I’m glad people enjoyed viewing Christian’s documentary again recently in Australia, and Danni Minogue tweeted it was being shown and was “one of my all time fave documentaries”.

LIONS: American hunters are emerging as a strong and growing threat to the survival of lions, killing them for sport and trophies.  One hundred years ago there were approximately 200,000 lions in Africa, and now estimates are between 23,000  to 40, 000.  There are 70% fewer lions since Christian 40 years ago.  Shrinking habitats and conflicts with local villagers are also factors, but between 1999 and 2008 64% of the 5663 lions killed for sport went to the US.

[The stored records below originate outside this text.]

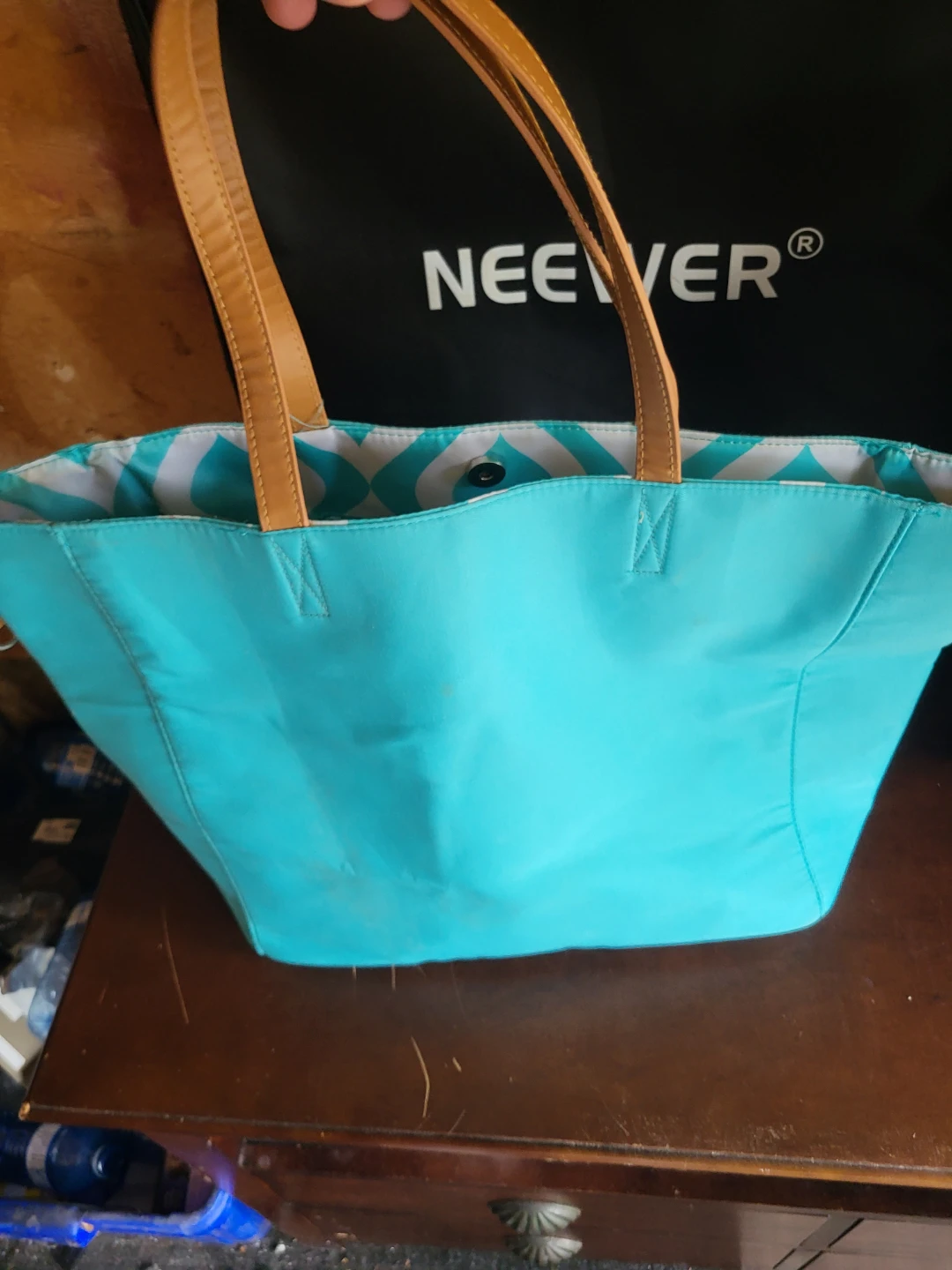Turquoise Geometric Print Tote Bag
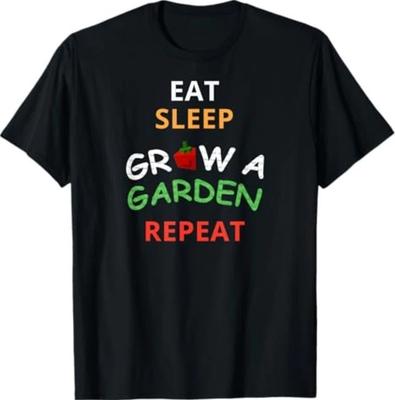 Grappig Spel Eten Slapen Groeien Een Tuin Herhalen Gamer Ontwerp T-shirt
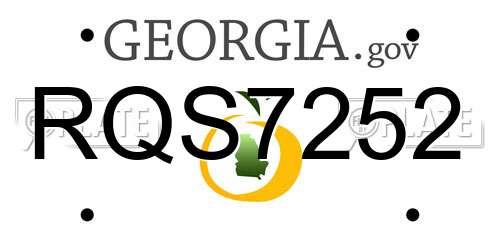 RQS7252 Georgia License Plate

EARTH HOUR:  I think turning off the lights for an hour around the world is an admirable global initiative, and the chance to think about some of the implications of our increasingly unsustainable lifestyles.  I walked around Bundeena for an hour and I must say far too many lights were on!  With less electricity we would obviously watch less television, and spend less time on the computer.  We should insulate our houses more effectively, install solar panels and water tanks, grow our own fruit and vegetables, and use public transport.  I think we would have more time, and talk more to each other, and possibly be closer and more effective communities.  Lessening our dependence on fossil fuels and reducing our carbon emissions will be extremely difficult.  Why is there seemingly so little investment in research and development for alternative energy technologies?  Isn’t it time to really demonstrate our human ingenuity?